E. From the far side of this stile you can see Hydes Farm on the crest of the hill, with a neat hedge around the farmhouse and some trees to the east (7). Walk diagonally across the field, aiming for these trees. As you approach the brow of the hill you will see a stile ahead of you leading to the farm access road (8).
F. Cross over this stile and continue north east along the access road, which follows the route of an old Roman road. The views from here are lovely.
G. At a black gate, turn right to continue along the access road, now walking east (9). After about 120 yards the road turns right, heading south. Continue walking until you return to Epping Lane.
H. Turn left on Epping Lane and walk for about a third of a mile. You will pass a couple of footpath signs on the right, but carry on until you are in sight of Hobbs Cross Road (leading to the Hobbs Cross open farm) on the left. Opposite this junction there is a kissing gate on the right (10) leading to a beautiful meadow: walk south through this. The meadow narrows at its southerly tip, and right in the corner, under the tree, is a metal footbridge[FB_III] (11).
I. On the far side of this footbridge you can see the next footbridge[FB_IV] ahead of you; cross the field diagonally to the south east, cutting off the south west corner, to reach this bridge. Directly ahead of you is a another small footbridge [FB_V], this time reached via the field edge (12).
J. The signage after this footbridge [FB_V] is confusing: the waymarker appears to send you due east along the northern edge of the field (dotted purple line on OS Map), whereas OS Explorer maps and the signage at the exit point from this field put the path along the southern edge, running roughly along the banks of the river. So turn right as you leave the bridge and follow the river to yet another footbridge [FB_VI] - a sturdy concrete one this time (13).
K. Walk to the side of the Ongar Road and turn right for about 30 yards to the turning on the left to Patch Park Farm, on the left of the nursery (14).
L. Walk up this access road for about half a mile - there are some good views of the aerodrome to be enjoyed as you go - and through a small business park, to a substantial leylandii hedge which marks the boundary between the semi-industrialised area and farmland. Go through the gap in the hedge, and continue walking south uphill between two fields (15) until you come to another footbridge [FB_VII] (16).

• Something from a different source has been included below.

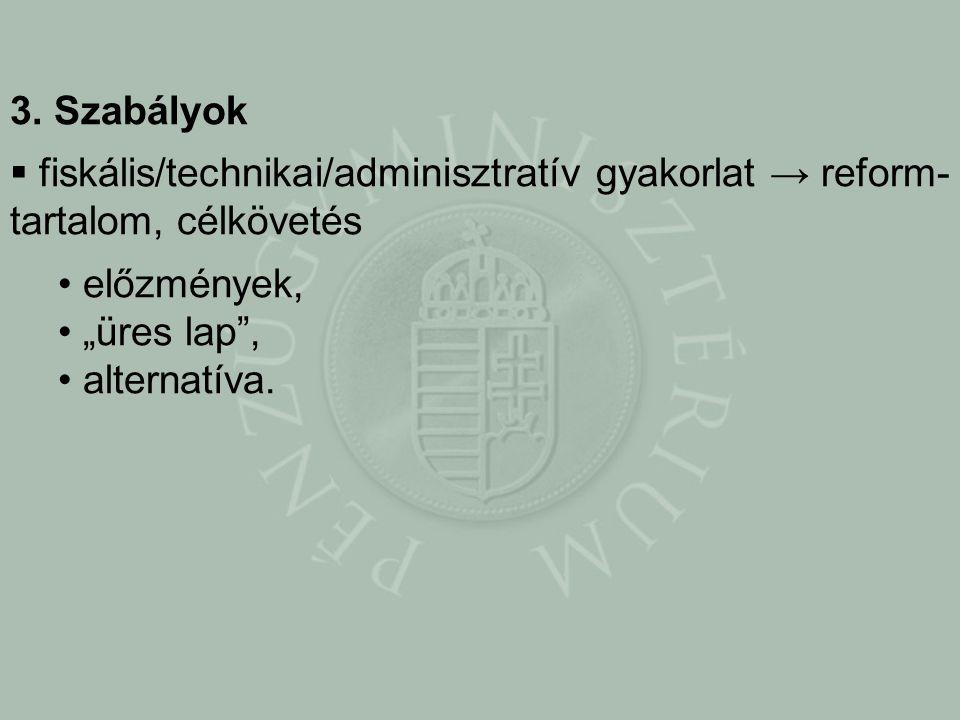 """3. Szabályok  fiskális/technikai/adminisztratív gyakorlat → reform- tartalom, célkövetés • előzmények, • """"üres lap"""", • alternatíva."""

M. Turn right after this bridge to walk alongside the field edge for about 25 yards, where you will see a waymarker in the hedge directing you south east across the field. When we were there the route across the field was not clear, but you can see a couple of solitary oak trees in the field to your right, and beyond them a small copse (17). Aim for the copse.
N. Pass to the left of the copse, then walk south to the corner of the woods you can see projecting into the field. From the edge of these woods turn right to cross the field towards a metal gate with houses beyond. Continue in the same direction along Church Lane (18) towards Lambourne Church, which is well worth a look around if you have the time.
O. Carry on along Church Lane, which becomes less of a road and more of a track, until you come to a white fence with a 'Private Road' sign attached (19). Immediately in front of this, on the right, is a little wooden gate into a field, with a stunning view across the Roding valley.
P. Once through the gate, turn left and follow the fence alongside a line of trees(20) until you come to the entrance into Soapley's Wood (21). Turn right once in the woods and follow the path until you emerge from the woods into a beautiful sloping meadow, full of friendly horses when we were there. The exit from this field is via an unnecessarily complicated final concrete footbridge near[FB_VIII] the north west corner of the field (22).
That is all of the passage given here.